The problem: Rewrite all the records below, substituting "informal" for "formal" and changing nothing else. Leave out the pictures.

Records supplied:
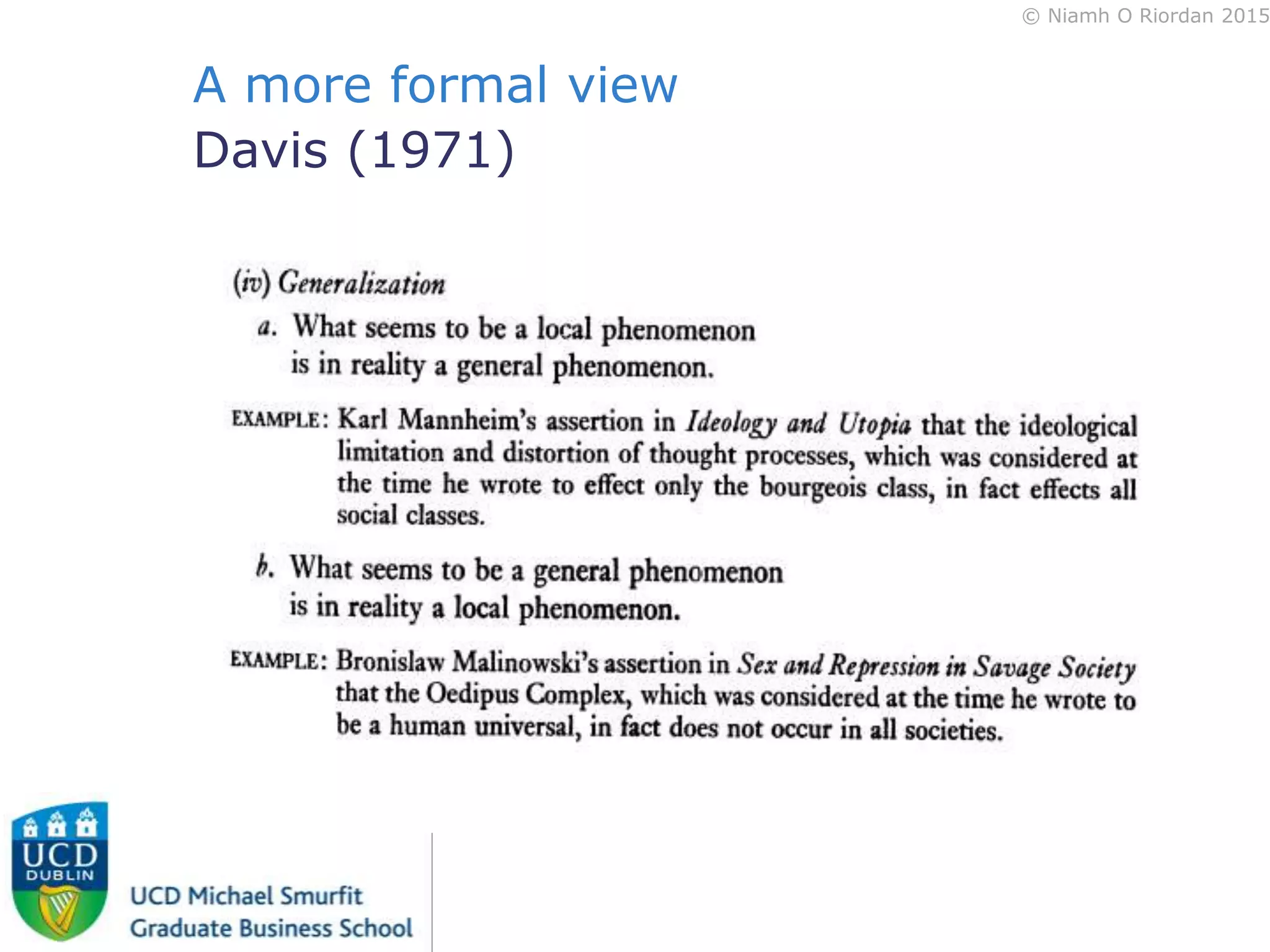 © Niamh O Riordan 2015
A more formal view
Davis (1971)
 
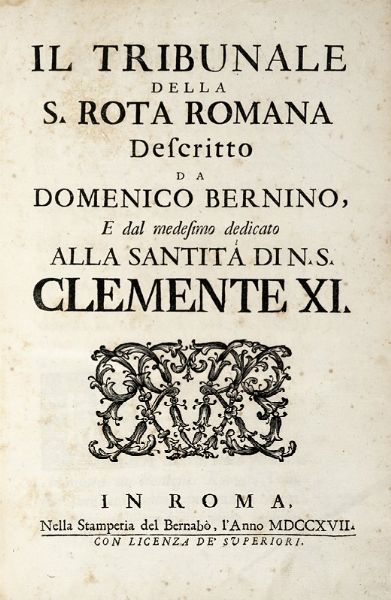 DOMENICO BERNINI : Il tribunale della S. Rota romana...  - Asta Libri a stampa dal XVI al XX secolo | ASTA A TEMPO - PARTE II  - Associazione Nazionale - Case d'Asta italiane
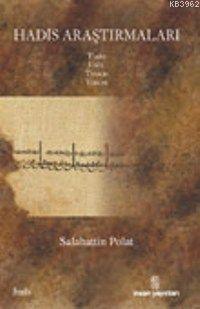 Hadis Araştırmaları; Tarih, Usûl, Tenkid, Yorum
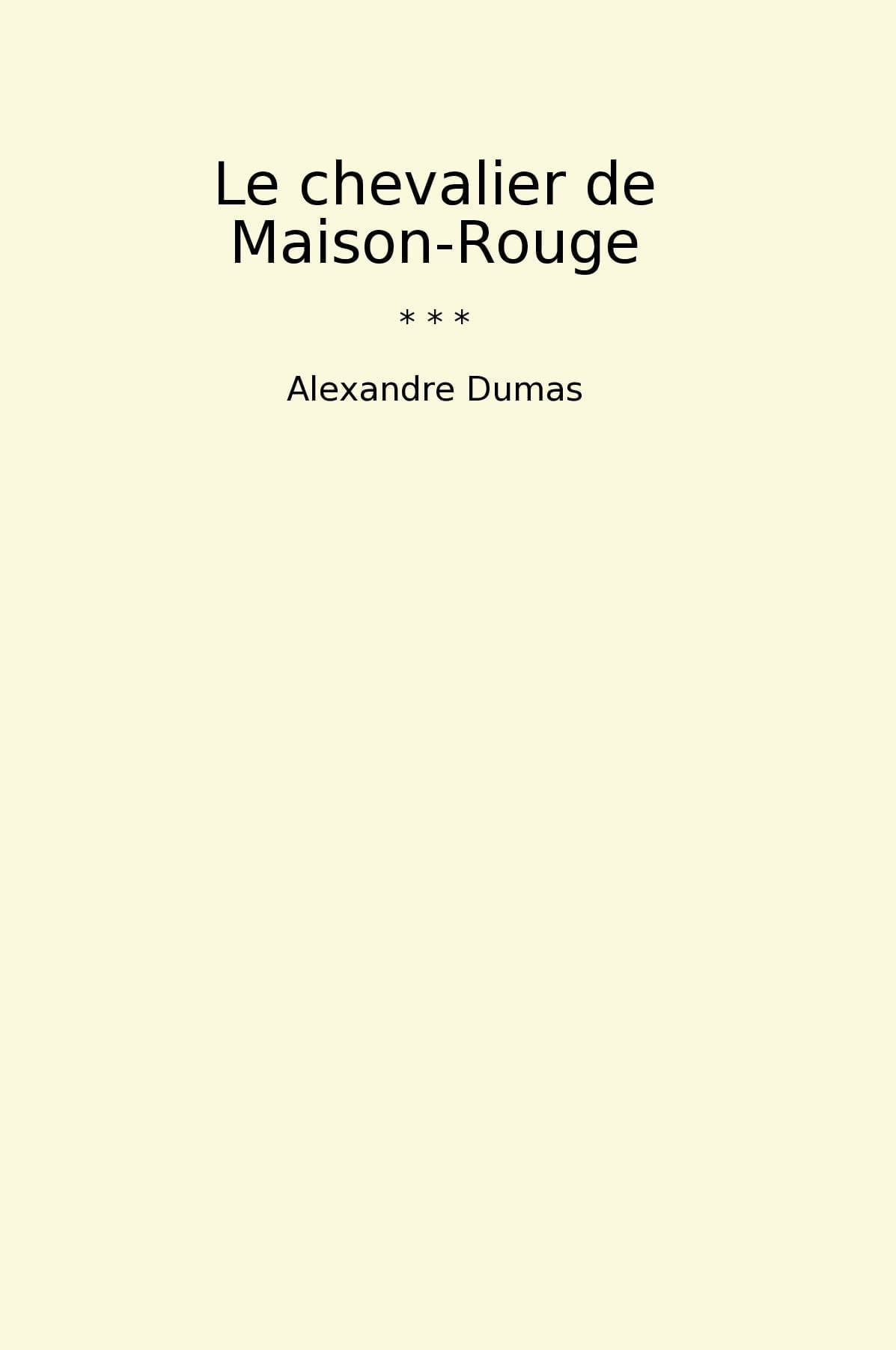 Le chevalier de Maison-Rouge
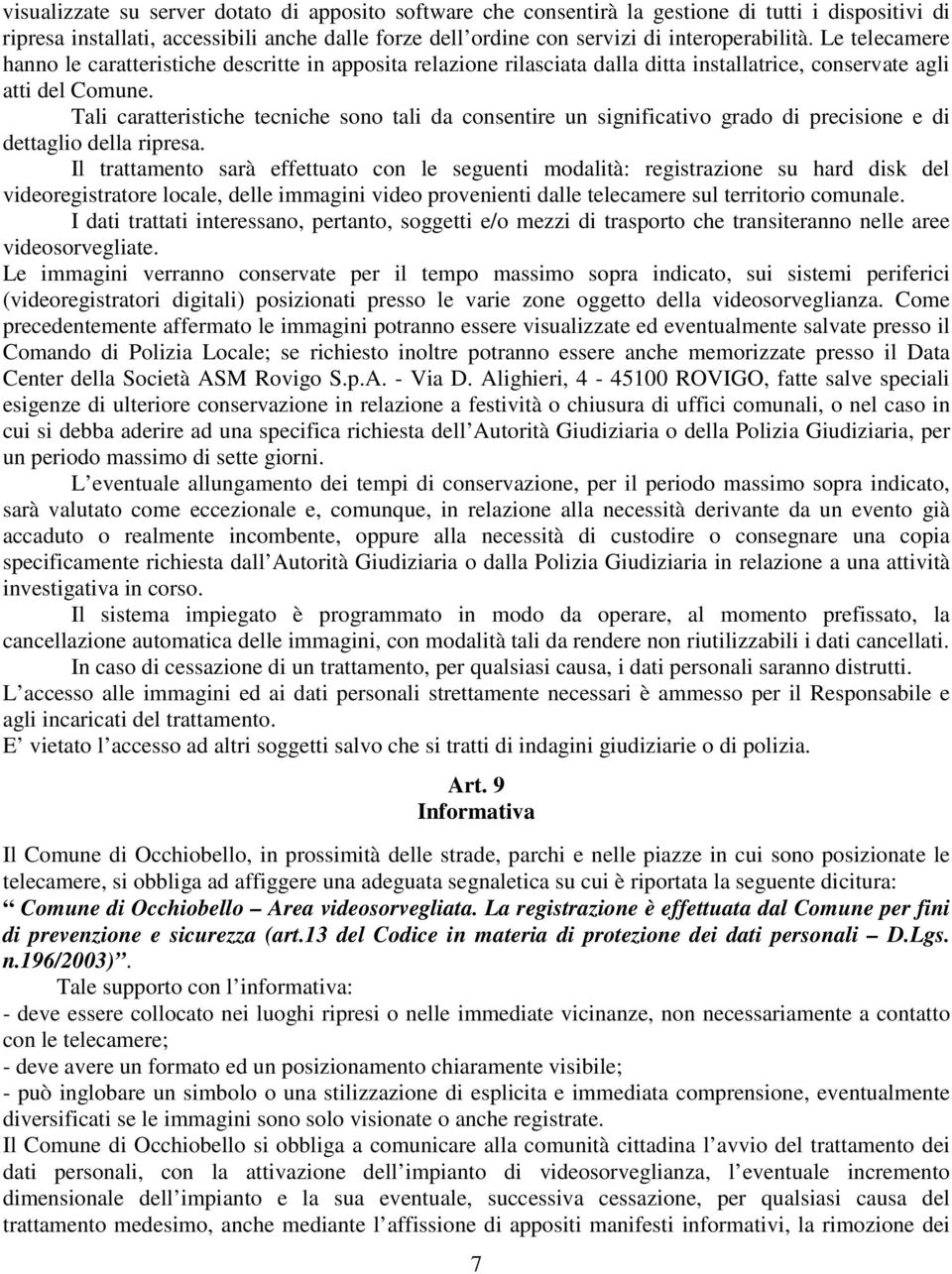 Tali caratteristiche tecniche sono tali da consentire un significativo grado di precisione e di dettaglio della ripresa.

Task output:
 © Niamh O Riordan 2015
A more informal view
Davis (1971)
 
 DOMENICO BERNINI : Il tribunale della S. Rota romana...  - Asta Libri a stampa dal XVI al XX secolo | ASTA A TEMPO - PARTE II  - Associazione Nazionale - Case d'Asta italiane
 Hadis Araştırmaları; Tarih, Usûl, Tenkid, Yorum
 Le chevalier de Maison-Rouge
 Tali caratteristiche tecniche sono tali da consentire un significativo grado di precisione e di dettaglio della ripresa.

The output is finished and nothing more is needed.